Monday, August 4, 2008

Singing A New Song

Here in the last few weeks of my summer break, I've been spending a lot of creative time, the time usually spent blogging, reading, or writing poetry, on a new passion: Songwriting. I used to think that all the songs that could be written HAD been written. I held this shallow belief back in high school, in 1991. At this time, most of the big hit songs were sampled, and in some cases STOLEN, from other hit songs, specifically "U Can't Touch This" and "Ice, Ice, Baby," respectively. I figured that all the catchy tunes had been taken, and that any new song would be nothing more than a slight respinning of a previous tune, something that previously had only been seen in the kids' nursery rhyme market (see: "The ABC song," "Twinkle, Twinkle, Little Star," and "Baa Baa Black Sheep.")

But Lo and Behold, new songs DID come out, some with original melodies and lyrics to boot. Some were even so big at the time, they launched a future generation of original progeny rock, as was the case with Billy Ray Cyrus' huge hit "Achey Breaky Heart," and his daughter's current success as Hannah Montana. Even flipping through the digital dial on any radio these days, you'll hear all kinds of music, and most of it sounds different, which is good for those wanted to carve a niche for themselves in an otherwise flooded industry, but bad for copyright infringement lawyers.

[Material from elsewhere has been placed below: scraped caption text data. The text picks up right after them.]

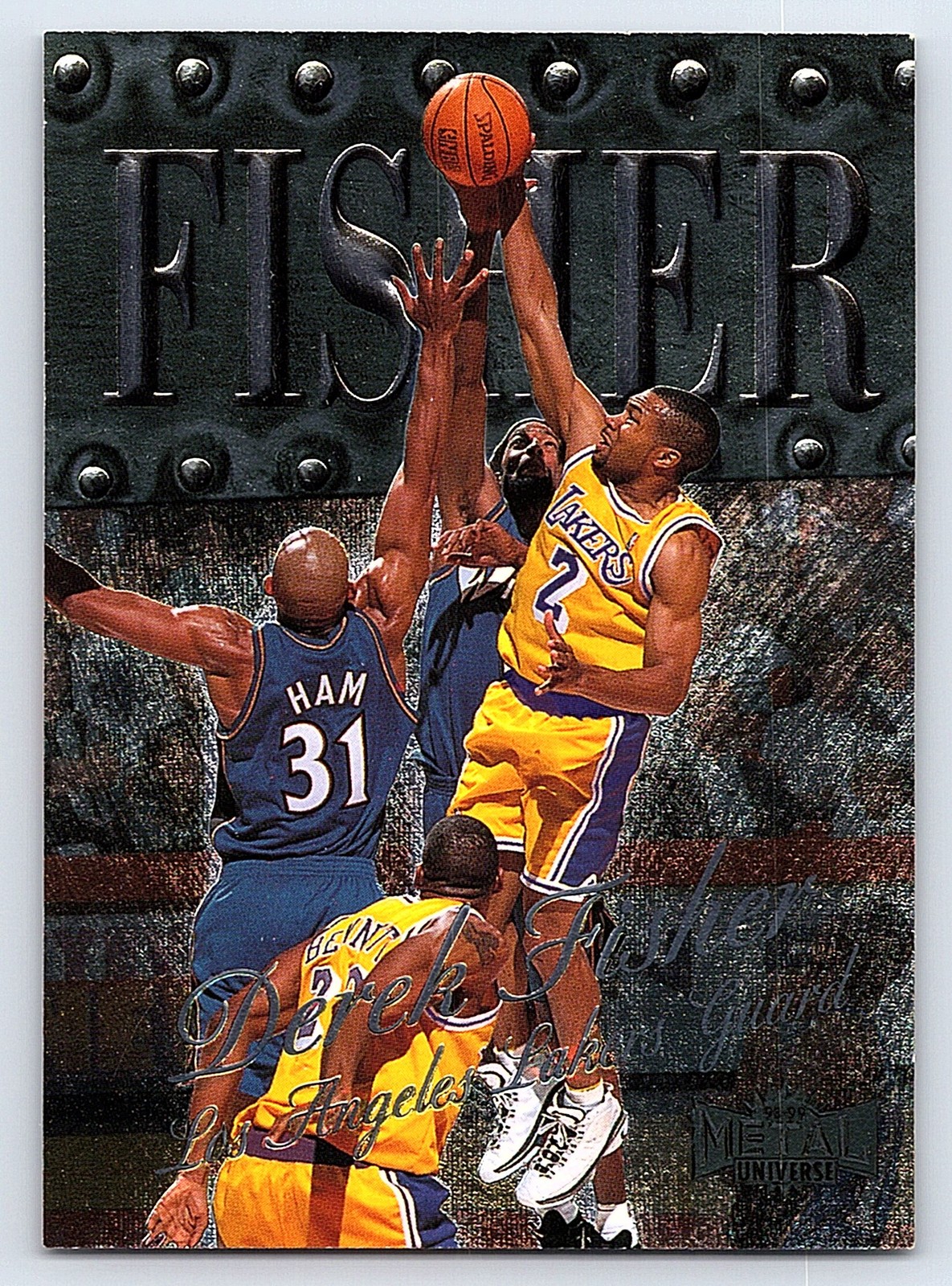 1998-99 Metal Universe #38 Derek Fisher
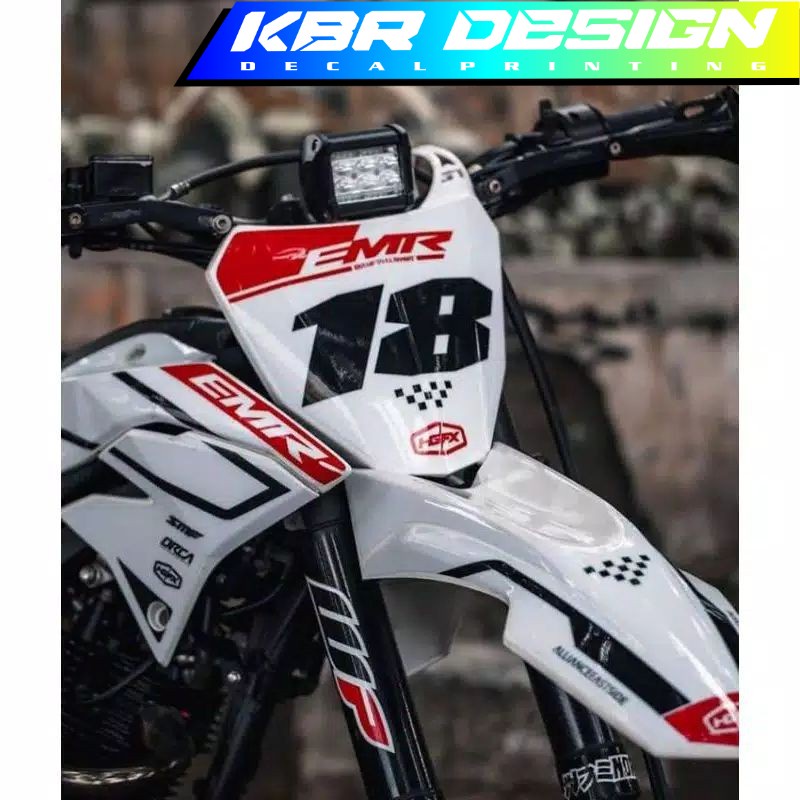 decal sticker dtracker putih simpel BISA CUSTOM KBR DESIGN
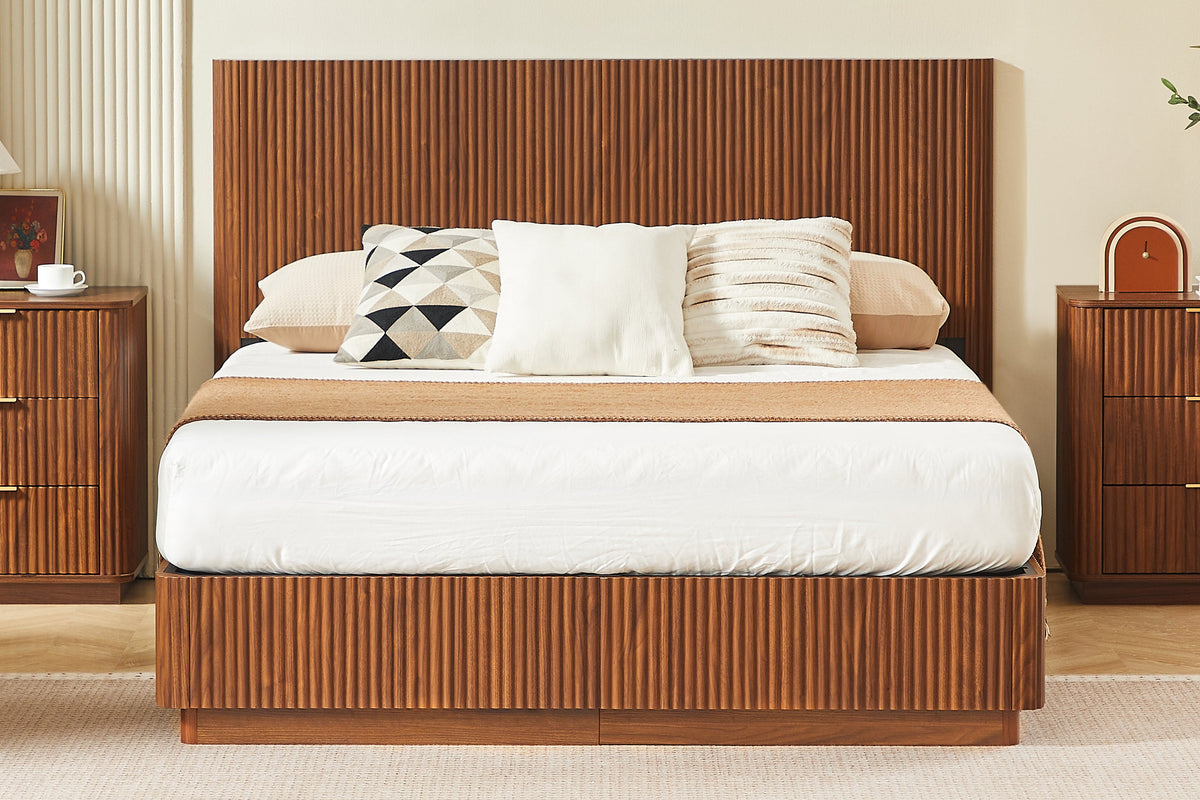 PROVEXA Queen Size Bed Frame with LED Lights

Granted, some songs out there seem to draw melodic inspiration from other successful songs, but still manage to maintain a flair of originality. Songs that come to mind are the Offspring's "Why don't you get a job" and the Beatles "Ob-la-di Ob-la-da" (not a bad group to mimick) and Toby Keith's "A Little Less Talk and A Lot More Action" and the Georgia Satellite's "Keep Your Hands to YOurself." Then their are bands like Nickelback, "3-chord" George Thorogood, and the Ramones who have several songs that sound sound similar to many of their OWN songs. Then there are entire genres than sound the same, such as Emo Music, classical music (can you tell it from Renaissance, True Classical, Romantic, or Baroque?) and old-time classic country (which typically had three chords and were all recorded in "mono" which meant that Hank Williams Sr. sounded pretty much like Bob Wills.)

But just because something sounds like something else, doesn't mean it's bad. If fact, I love classical music, and I could listen to classic country all day. Which brings me back to writing my songs. I am no accomplished musician. I can strum chords on a guitar, and I can play chords on the piano, I know a bit about music theory, key and time signatures, chord progressions, and I can play the trumpet by ear. Since I'm not interested in writing solo pieces for the trumpet (who IS besides Chuck Mangione? and he already wrote the only good one!) I've been trying my had I writing simple country songs.

So far I have managed to get two complete songs under my belt, and another with lyrics only. I've played them for some friends who enjoyed them, and also to my wife, who didn't run out holding her ears. Whether or not they'll ever make it as a "filler" track on some aspiring artists album I'm destined only to sing them in the shower the rest of my life, the songs are something that I will always have (even if one of them sounds a teeny-tiny, itsy-bitsy bit like Gary Stewart's "She's actin' Single, I'm drinkin' double.)

So how are most songs written? Does the songwriter first have an idea of a topic, then write the words around it, ultimately fitting a tune around the structure of the lyrics? OR does a song start with a catchy tune than one finds himself humming, that grows into something more, a chorus, a bridge, etc only to have the lyrics "dropped in" at the end? I think most songwriters will tell you there is no wrong way, only different ways to be inspired.

Surprisingly, each of the two complete songs were pretty easy to write. I completed each within one hour of sitting down to write them, starting with a key and some easy chords. I had an idea of the topic, but I definitely got the tune first. My first effort was one I have yet to complete: it's just a page of lyrics, a poem for now. I have found it difficult to fit a tune around the lyrics. I once read that it took Elton John only 7 minutes to write a song, 53 minutes faster than each of my two complete inaugural efforts. I guess he's one of the few that can do both lyrics and melody simultaneously, with little revision. That's why he rich and knighted and I'm not, but, at least for now, I'm going to keep writing, because the reward is in the process AND the product for me. Perhaps as I continue this pursuit, I get faster. Perhaps I'll get better. Or Perhaps I'll start wearing giant sunglasses.